There is so much light and dark grey between casually holding one's breath for "shorter" periods of time to "longer" periods of time, but the reality of blacking out is "only takes once" to die if you don't have an attentive dive buddy at the time...
There's also some physiological realities (such as euphoria is a symptom of hypoxia...) that make wet breath-hold activities so dramatically safer with a buddy than without. At the end of the day the worst case consequences of dry solitary use of a rowing machine alternating between breathing and not almost certainly non-fatal even if one were to pass out and blacking out on any solitary breath-hold in the water is almost certainly fatal...
My personal rule, which I don't advocate and almost never break, is no more than one-third to one-half (trust myself but verify with dive computer) of my personal bests if i don't have a trusted buddy watching me.
GirafeMarineSalvage,
I like your cautions, and by what you say I should have died in my teens. I had blackout in a pool when doing an underwater swim during swim team practice. We were in a 20 yard pool, and my buddy Tommy had just completed 4 lengths underwater. I was determined to beat his time, and experienced some of that euphoria on the third length. I was swimming the fourth length, and told myself that I’d hit the wall, make an underwater turn, take one stroke and swim to the side, which is what I did. However, I did not remember anything after that last turn. Suddenly, I was holding onto the side of the pool, just like I’d preprogrammed myself to do, and a bit dizzy. I’m pretty certain that if I had not told myself to surface after one stroke, I would have continued swimming underwater until I died.
I’ve since done a lot of investigation of Shallow Water Blackout, and the one thing that stands out is extreme hyperventilation prior to the swim underwater. The hyperventilation does not increase the oxygen in the lungs, but it does “blow off” the carbon dioxide (CO2) in the blood stream. And, guess what? It is an excess of CO2 in the blood stream that is the signal to breathe, the “must breathe” signal. If that signal is postponed beyond the time that the level of oxygen in the blood stream becomes insufficient for consciousness, the diver will unexpectantly black out.

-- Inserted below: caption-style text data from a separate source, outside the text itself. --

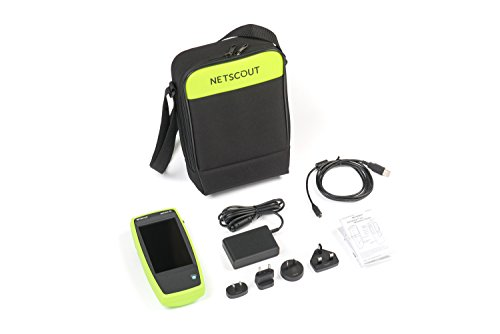 NETSCOUT Network Tech Troubleshooting Kit with LinkRunner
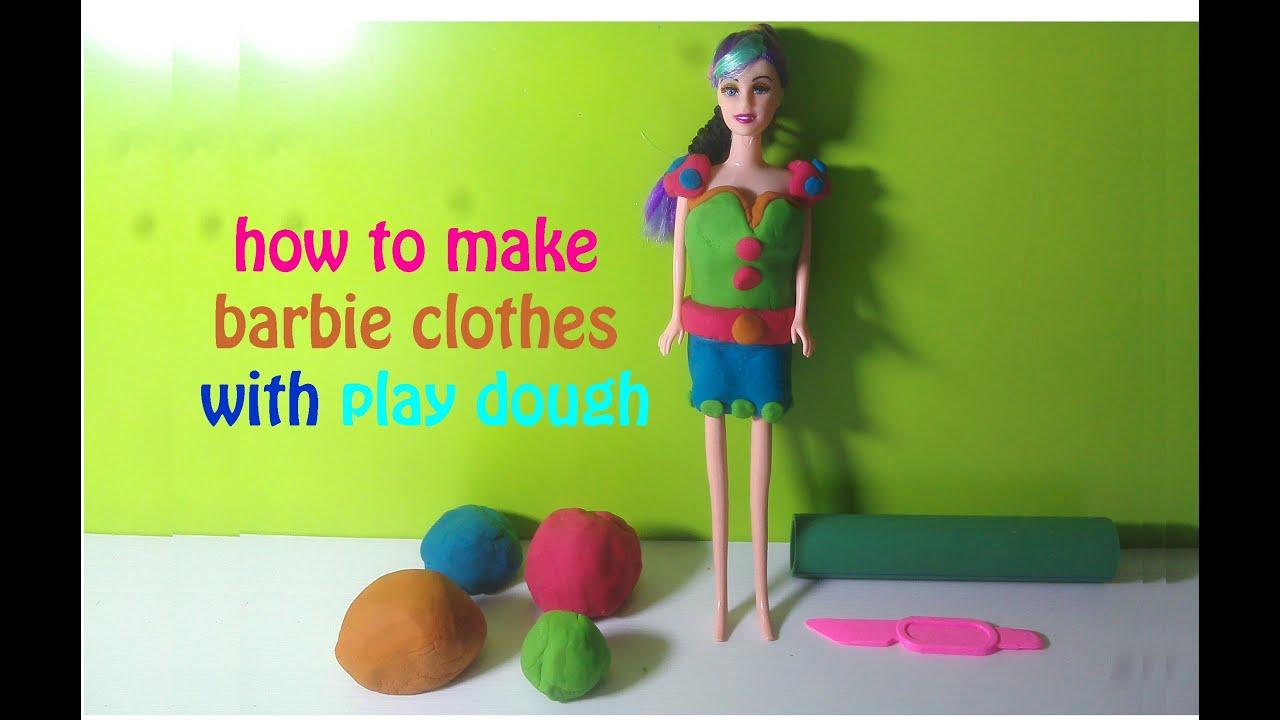 99 Gaya Baju Barbie Dari Play Doh Paling Unik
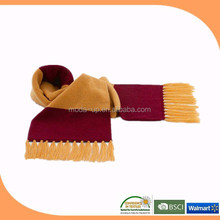 New product polar fleece fashionable stripe scarf with tassel
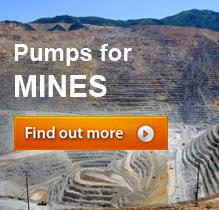 Mining Side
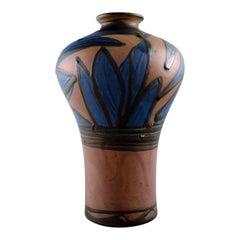 Kähler, HAK, Glazed Stoneware Vase in Modern Design, 1930s-1940s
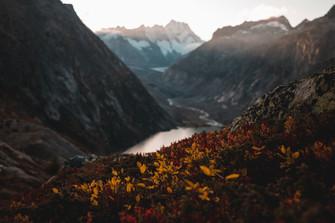 the alpinists16.jpg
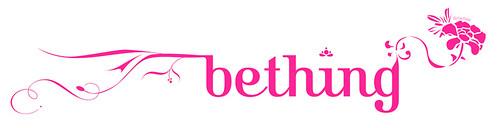 Bething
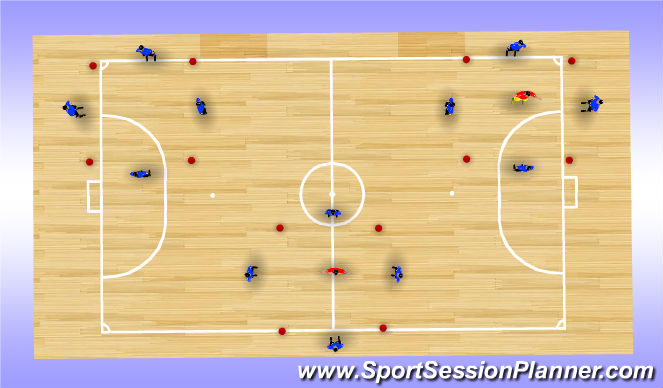 Futsal Session Plan Drill (Colour): Monkey Cages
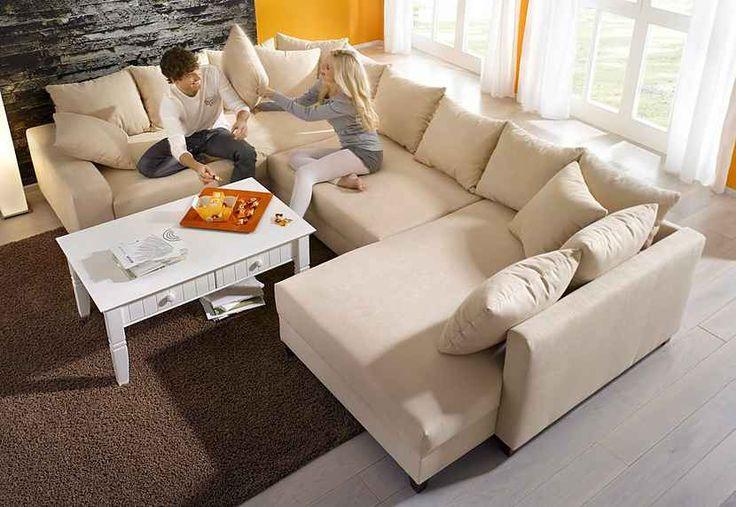 Home affaire Wohnlandschaft, auch mit Bettfunktion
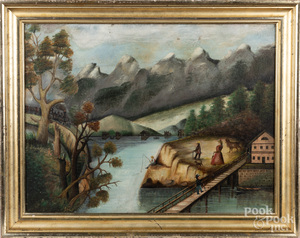 Primitive oil on canvas river landscape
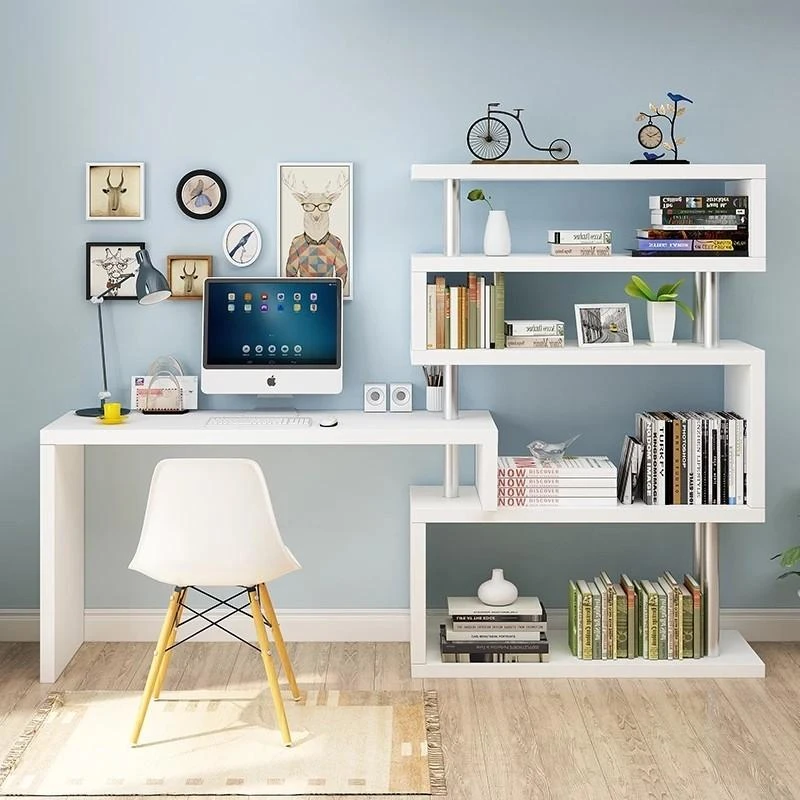 home office ideas - Modular study desk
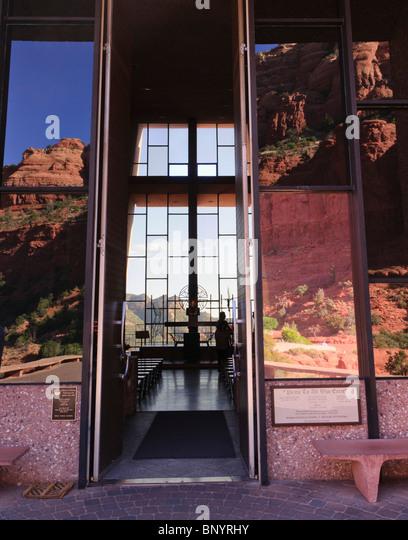 Sedona Red Rock Church Stock Photos Sedona Red Rock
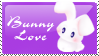 Bunny Love by Limette-X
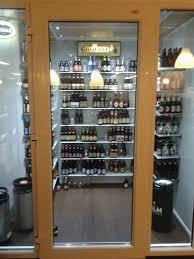 domestic wine cellars reach walk in fridges and freezers domestic glass door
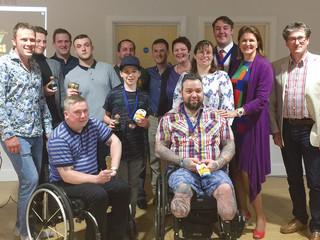 Thames Valley Kings Wheelchair Basketball Club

The mechanism is slightly more complicated for deeper breath-hold dives, in that the lessening pressure can lead to oxygen actually traveling backwards, from the blood stream back into the lungs, with the lessening partial pressure of oxygen in the lungs, also leading to blackout in shallow water, the notorious shallow water blackout.
The technique I’ve developed I call “rhythm breath-hold diving,” which does not rely upon hyperventilation, but on gradually increasing breath-hold time over about half an hour. The “must breathe signal” is still there, and comes in prior to low blood oxygen level. But over that half-hour time period, the body does naturally adapt. This is similar to how the Japanese Ama divers dive, although without the whistle. This rhythm breath-hold diving does not try to set any records, just to adapt to breath holding. I explained the technique in the post above.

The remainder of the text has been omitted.